━━━ Auszug

Wo noch immer Schillinge versteckt sind…

Seit gut vier Jahren freuen wir uns über die neue Euro-Währung. Doch immer noch lagern alte Schillinge in vergesse­nen Geheim-Ver­steck­en…

Eine Badener­in hat­te beispiel­sweise ihre let­zten Schilling-Münzen in Hand­schuhe gefüllt und die kost­baren Hand­schuhe dann in Zeitungspa­pi­er gewick­elt. Vor kurzem fand sie das Paket wieder — ihre Enke­lin wan­derte damit zum Eurobus der Öster­re­ichis­chen Nation­al­bank, der am Mon­tag am Josef­s­platz Sta­tion machte.

━━━━━━
━━━ Vorliegende Einträge

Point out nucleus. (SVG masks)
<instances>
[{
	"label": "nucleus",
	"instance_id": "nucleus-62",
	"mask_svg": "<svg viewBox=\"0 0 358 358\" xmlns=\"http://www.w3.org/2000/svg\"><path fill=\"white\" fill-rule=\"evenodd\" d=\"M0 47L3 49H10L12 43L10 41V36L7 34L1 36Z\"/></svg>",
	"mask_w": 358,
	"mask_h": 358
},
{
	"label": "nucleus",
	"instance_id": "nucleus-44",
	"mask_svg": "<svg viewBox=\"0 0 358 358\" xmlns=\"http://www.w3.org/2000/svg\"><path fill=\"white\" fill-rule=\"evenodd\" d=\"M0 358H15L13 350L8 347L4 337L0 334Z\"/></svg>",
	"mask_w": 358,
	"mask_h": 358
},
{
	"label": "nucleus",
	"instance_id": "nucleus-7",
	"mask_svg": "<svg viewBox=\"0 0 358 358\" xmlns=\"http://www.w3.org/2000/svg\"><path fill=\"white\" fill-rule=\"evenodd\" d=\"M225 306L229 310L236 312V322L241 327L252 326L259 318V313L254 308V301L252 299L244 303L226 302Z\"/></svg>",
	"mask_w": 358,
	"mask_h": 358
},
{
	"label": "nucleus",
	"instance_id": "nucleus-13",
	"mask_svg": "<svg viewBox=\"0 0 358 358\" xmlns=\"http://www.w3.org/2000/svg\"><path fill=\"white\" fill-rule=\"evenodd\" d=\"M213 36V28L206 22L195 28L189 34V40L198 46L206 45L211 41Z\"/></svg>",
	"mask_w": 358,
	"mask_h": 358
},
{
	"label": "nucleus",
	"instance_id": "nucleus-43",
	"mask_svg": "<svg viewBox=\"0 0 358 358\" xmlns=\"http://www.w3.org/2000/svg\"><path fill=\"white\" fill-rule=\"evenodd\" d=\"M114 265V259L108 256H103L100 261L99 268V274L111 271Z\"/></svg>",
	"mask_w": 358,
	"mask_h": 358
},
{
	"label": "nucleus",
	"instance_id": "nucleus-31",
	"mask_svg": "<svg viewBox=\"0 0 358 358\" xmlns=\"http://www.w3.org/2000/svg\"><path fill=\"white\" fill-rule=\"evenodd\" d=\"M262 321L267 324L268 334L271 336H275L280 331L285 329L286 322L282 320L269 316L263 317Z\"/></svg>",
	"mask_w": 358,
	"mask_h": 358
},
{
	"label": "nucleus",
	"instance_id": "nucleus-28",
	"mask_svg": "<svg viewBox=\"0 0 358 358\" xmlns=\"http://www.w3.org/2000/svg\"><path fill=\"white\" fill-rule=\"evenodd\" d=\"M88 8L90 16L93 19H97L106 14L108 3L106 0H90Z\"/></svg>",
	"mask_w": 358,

━━━━━━

= Aufgabe 1 =
Fasse im Text über die alten Schillinge den Absatz, der mit „Eine Badenerin hatte beispielsweise“ beginnt, kürzer zusammen und behalte dabei seine wichtigsten Tatsachen bei.
= Aufgabe 2 =
An welchem Ort machte der Eurobus der Österreichischen Nationalbank laut dem Text über die alten Schillinge am Montag Station?
= Aufgabe 3 =
Führe den Text über die alten Schillinge nach seinem letzten Satz fort.

= Antwort 1 =
Eine Badenerin hatte ihre letzten Schilling-Münzen in Handschuhe gefüllt und diese in Zeitungspapier gewickelt. Vor Kurzem fand sie das Paket wieder. Ihre Enkelin brachte es zum Eurobus der Österreichischen Nationalbank, der am Montag am Josefsplatz hielt.

= Antwort 2 =
Am Josefsplatz.

= Antwort 3 =
Drei 1000 Schilling-Ban­knoten ent­deck­te eine Badener­in unter dem Boden ihrer Reise­tasche. Ihre Tochter kam mit dem kost­baren Fund zum Eurobus. „Meine Mut­ter ist Min­de­strent­ner­in und freut sich umso mehr über die 216 Euros!“

Ein ungewöhn­lich­es Sparschwein für Schillinge fand ein Ehep­aar. Seine Kinder hat­ten immer wieder heim­lich Schillinge in eine Cola-Dose gewor­fen und irgend­wann darauf vergessen. Jet­zt kamen die Eltern zum Gratis-Wech­seln.

Ins­ge­samt wur­den in Baden 2,6 Mil­lio­nen alte Schillinge getauscht — das ist ein Reko­rd­w­ert der diesjähri­gen Eurobus-Tour und gle­ichzeit­ig der höch­ste Wert, der jemals in fünf Jahren in Baden gewech­selt wurde.